Read Saving Grace (Katie & Annalise Book 1) Online
Authors: Pamela Fagan Hutchins
Tags: #Fiction: Mystery & Detective -- Women Sleuths, #Fiction: Contemporary Women, #Fiction: Ghost
The next morning, I luxuriated in my 1000-thread-count sheets, savoring the decadence of getting up late and eating a room-service breakfast in bed. Not to mention tucking in early and waking up without a headache begging for an emergency glass of water with Alka-Seltzer Plus. My tummy was getting full, but I didn’t let that stop me. I cut another bite of Eggs Benedict and speared it from the top with my fork, dragging the layers of goodness through creamy hollandaise before I placed it in my mouth and let the flavors sink into my tongue. I chewed slowly, reverently. If I’d been a dog, I would have rolled in it. When I was done with it, my plate looked sparkly clean.

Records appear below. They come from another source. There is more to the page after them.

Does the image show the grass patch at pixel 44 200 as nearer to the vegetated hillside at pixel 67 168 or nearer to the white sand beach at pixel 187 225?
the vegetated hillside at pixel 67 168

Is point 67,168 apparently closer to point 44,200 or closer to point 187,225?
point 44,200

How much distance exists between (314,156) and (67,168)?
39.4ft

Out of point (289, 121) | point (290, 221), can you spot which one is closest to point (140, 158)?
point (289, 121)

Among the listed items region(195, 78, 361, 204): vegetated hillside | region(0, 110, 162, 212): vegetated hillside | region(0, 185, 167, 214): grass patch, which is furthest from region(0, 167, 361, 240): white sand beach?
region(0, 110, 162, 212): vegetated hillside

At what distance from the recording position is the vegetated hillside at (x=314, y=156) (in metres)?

I’d saved the parfait dish of mango and papaya for dessert. It reminded me of the trees I’d seen the day before. As I scooped fruit into my mouth, I took stock of my trip so far. While I’d struck out with the police, I’d hired Walker to look into my parents’ death. I hadn’t had a drink in more than twenty-four hours. I was holding my Nick pining to a minimum. I’d had fun and made friends. Truly, by anyone’s account, I was pulling myself together. Collin would be pleased.
Probably it would be best, then, if I didn’t call and tell him I was bewitched by a big jumbie house named Annalise, right?

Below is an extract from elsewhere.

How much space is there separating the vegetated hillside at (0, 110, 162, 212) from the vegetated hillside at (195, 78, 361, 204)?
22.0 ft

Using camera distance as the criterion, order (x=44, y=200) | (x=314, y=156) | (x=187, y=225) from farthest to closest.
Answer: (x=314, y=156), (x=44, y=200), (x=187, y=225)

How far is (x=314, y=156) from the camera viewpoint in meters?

I picked up my phone and dialed.
“Island Realtors, Doug speaking, may I help you.” He made a statement rather than asked a question. The fast voice and heavy New Jersey accent surprised me.
I introduced myself, then got right to it. “I saw a property with your company’s For Sale sign. I want to take a look at it,” I explained.
“OK. Which property interests you here on our fair island?”
“It’s one I saw on a rainforest hike. It’s called Estate Annalise.”
“Well, certainly a spectacular place,” he said in the same tone he would have used if I’d just told him that little green men from Mars were taking over St. Marcos. “Will your husband be joining us?”
“It’s just me,” I said. Asshole, I didn’t say.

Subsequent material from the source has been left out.